It is now widely agreed that capturing CO₂ from flue gases and the subsequent injection into geological formations can significantly contribute to reducing CO₂ emissions, the principal greenhouse gas. As well as having benefits in terms of reducing CO₂ emissions into the atmosphere, the deployment of Carbon Capture and Storage (CCS) can also allow nations around the world to continue using important domestic fossil fuels, such as coal, in an economic and environmentally sustainably way. Among the CCS technology, Enhanced Oil Recovery (EOR) utilizing anthropogenic CO₂ is believed to be an effective use of CO₂. For commercialization of CCS and EOR, scale-up of equipment and energy reduction for CO₂ capture and compression are essential considerations.

Mitsubishi Heavy Industries, Ltd. (MHI) has developed a high efficiency chemical solvent process to capture CO₂ from the flue gas, the KM CDR Process, in collaboration with Kansai Electric Power Co., Inc. Since 1990 MHI has continued R&D programs of CO₂ capture technologies using laboratory research and the CO2 recovery pilot plant at Nanko Power Station. As a result, the KM CDR process has been applied to eleven (11) commercial CO₂ capture plants for natural gas-fired boilers or heavy oil-fired boilers and all of these plants are now in commercial operations.
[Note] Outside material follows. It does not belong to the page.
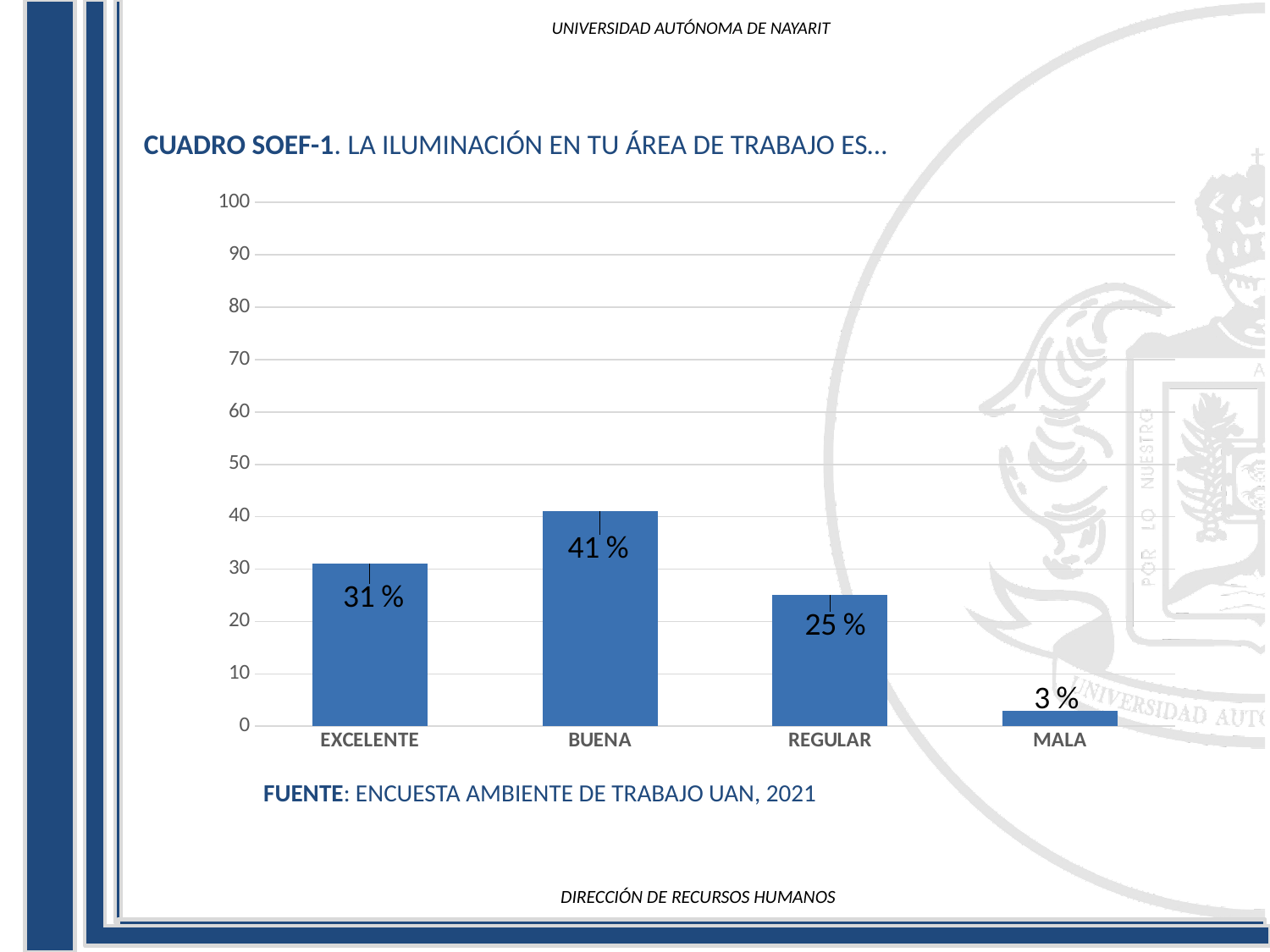
What is the difference between the values for REGULAR and MALA? 22 % Which is larger, the value for EXCELENTE or the value for REGULAR? EXCELENTE What is the difference between the values for BUENA and EXCELENTE? 10 % What is the value for REGULAR? 25 % How many categories are shown on the x axis? 4 What kind of chart is shown on the slide? bar chart Is the value for BUENA greater or less than 50? less Which category has the highest value? BUENA What is the value for MALA? 3 % What is the value for EXCELENTE? 31 % What is the value for BUENA? 41 % Which category has the lowest value? MALA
MHI has also focused on carbon capture technologies for coal fired power plants since 1999, performing numerous test programs for plant performance, optimization, and evaluation of flue gas impurities and their impact at the 1 tonne per day pilot test facility at MHI's R&D center in Hiroshima, Japan. MHI also completed several test programs capturing CO₂ utilizing the 10 tonnes per day slip stream test facility from the flue gas of a commercial 500MW coal fired power plant in Matsushima, Japan in 2006. Based on these R&D commercial experiences and scale-up studies, Southern Company Services, Inc. and MHI successfully started the world's first full chain anthropogenic carbon capture and sequestration (CCS) project applied to a coal-fired power plant. The plant, with a CO₂ capture capacity of 500 tonnes per day, began operation in June 2011 at Alabama Power Company's James M. Barry Electric Generating Plant, and 100,000 tonnes of CO₂ has been successfully injected into a geologic structure, the Citronelle Dome, as part of the Department of Energy (DOE) funded Southeast Regional Carbon Sequestration Partnership (SECARB) phase-III "Anthropogenic Test".

In July 2014, MHI received an order for the world's largest post-combustion CO₂ capture plant (with a CO₂ capture capacity of 4,776 tonnes per day) from an enhanced oil recovery (EOR) project mainly promoted by NRG Energy Inc. and JX Nippon Oil & Gas Exploration Corporation. Captured CO2 will be utilized for EOR at mature oil fields in the Gulf Coast region in U.S.. The operation will be started in 4th quarter, 2016 and it is expected that oil production will be enhanced from 500 barrels/day to approx. 15,000 barrels/day. Furthermore, 1.4 million metric tons of greenhouse gas will be used annually or injection into geological formations.

This presentation will introduce MHI's CO₂ capture technologies and the current activities including the results of the CO₂ capture and storage demonstration test.